MATERIAL PROVIDED Start Marker
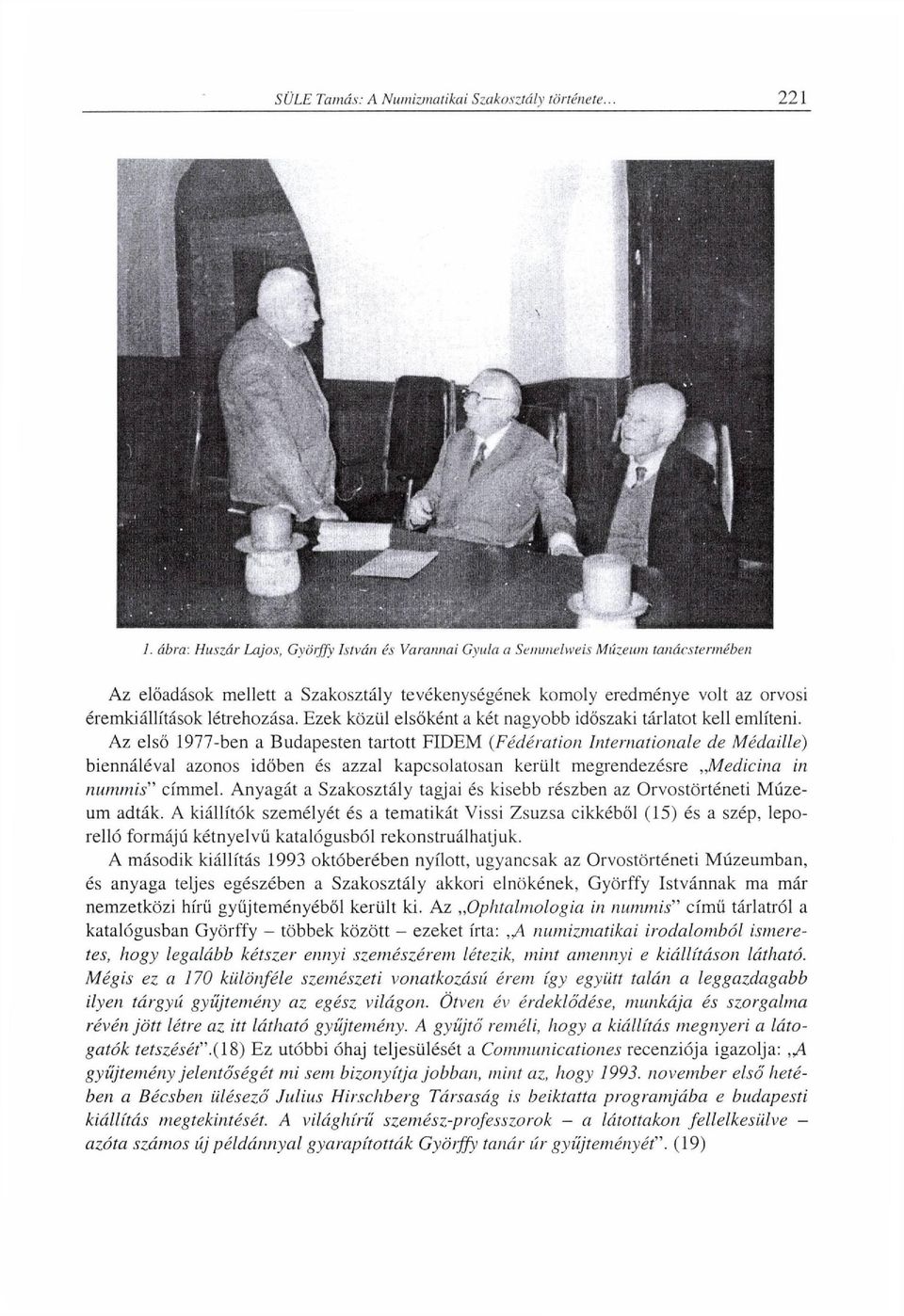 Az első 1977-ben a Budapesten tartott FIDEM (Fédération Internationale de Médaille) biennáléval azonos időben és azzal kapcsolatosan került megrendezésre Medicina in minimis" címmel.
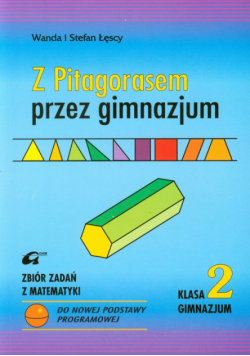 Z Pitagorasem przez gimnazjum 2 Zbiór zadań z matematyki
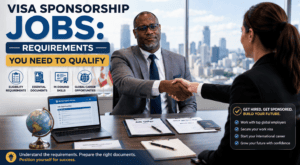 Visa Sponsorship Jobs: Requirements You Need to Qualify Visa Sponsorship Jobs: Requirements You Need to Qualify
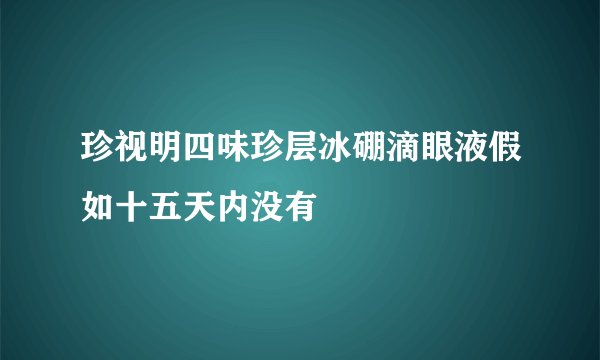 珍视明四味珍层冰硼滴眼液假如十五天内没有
MATERIAL PROVIDED End Marker
MATERIAL PROVIDED Start Marker
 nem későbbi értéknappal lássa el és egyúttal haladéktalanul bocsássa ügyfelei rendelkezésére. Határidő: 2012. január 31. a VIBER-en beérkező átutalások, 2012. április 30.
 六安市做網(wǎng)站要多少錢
MATERIAL PROVIDED End Marker
MATERIAL PROVIDED Start Marker
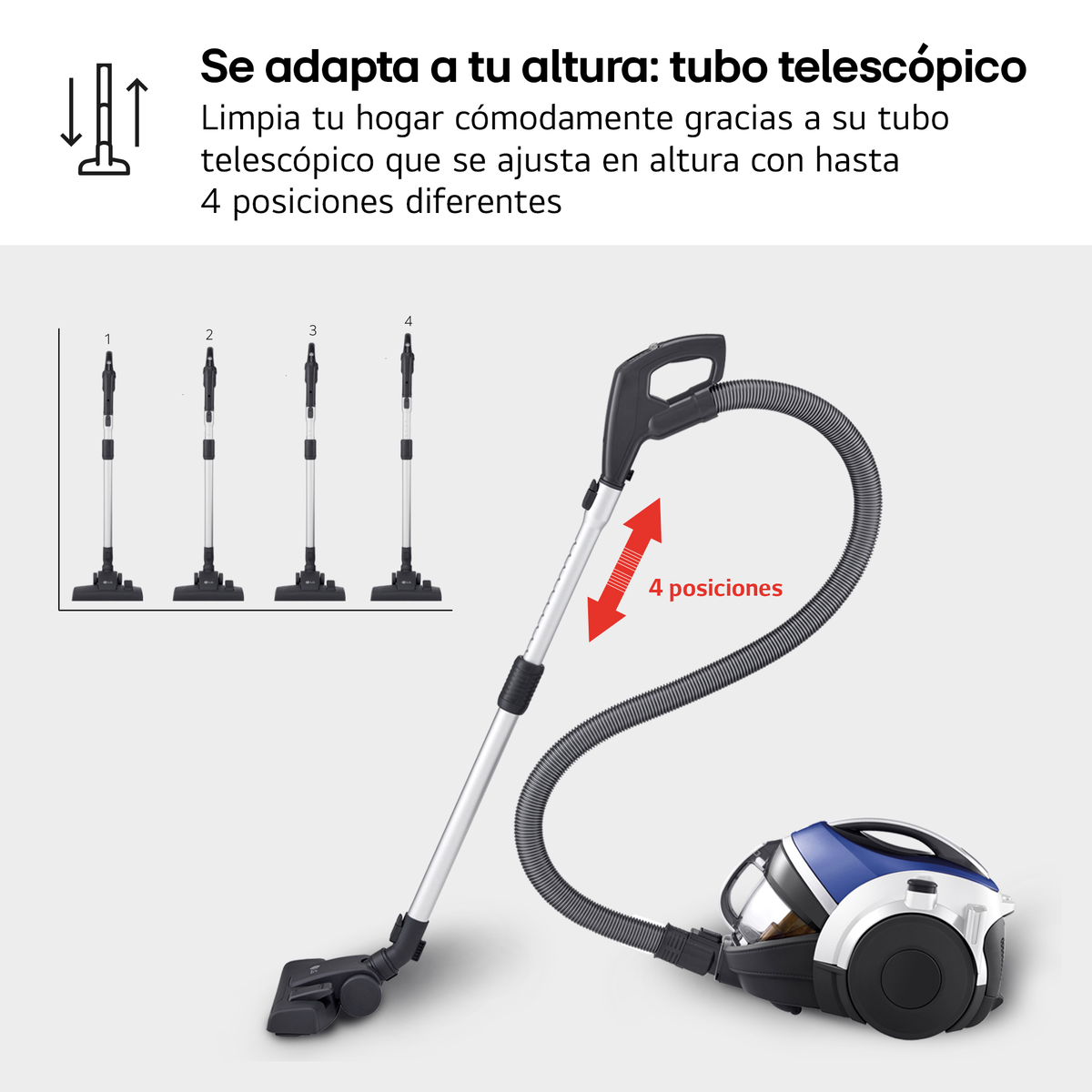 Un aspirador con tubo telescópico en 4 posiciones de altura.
MATERIAL PROVIDED End Marker
» PROBLEM DETAILS
Could you change "Requirements" to "Conditions" in the records, starting at the line that has "Az első 1977-ben" and stopping after the line that has "珍视明四味珍层冰硼滴眼液假如十五天内没有"? Give back only those lines with nothing else altered, and leave the pictures out.

» OUTPUT OF THE TASK
 Az első 1977-ben a Budapesten tartott FIDEM (Fédération Internationale de Médaille) biennáléval azonos időben és azzal kapcsolatosan került megrendezésre Medicina in minimis" címmel.
 Z Pitagorasem przez gimnazjum 2 Zbiór zadań z matematyki
 Visa Sponsorship Jobs: Conditions You Need to Qualify Visa Sponsorship Jobs: Conditions You Need to Qualify
 珍视明四味珍层冰硼滴眼液假如十五天内没有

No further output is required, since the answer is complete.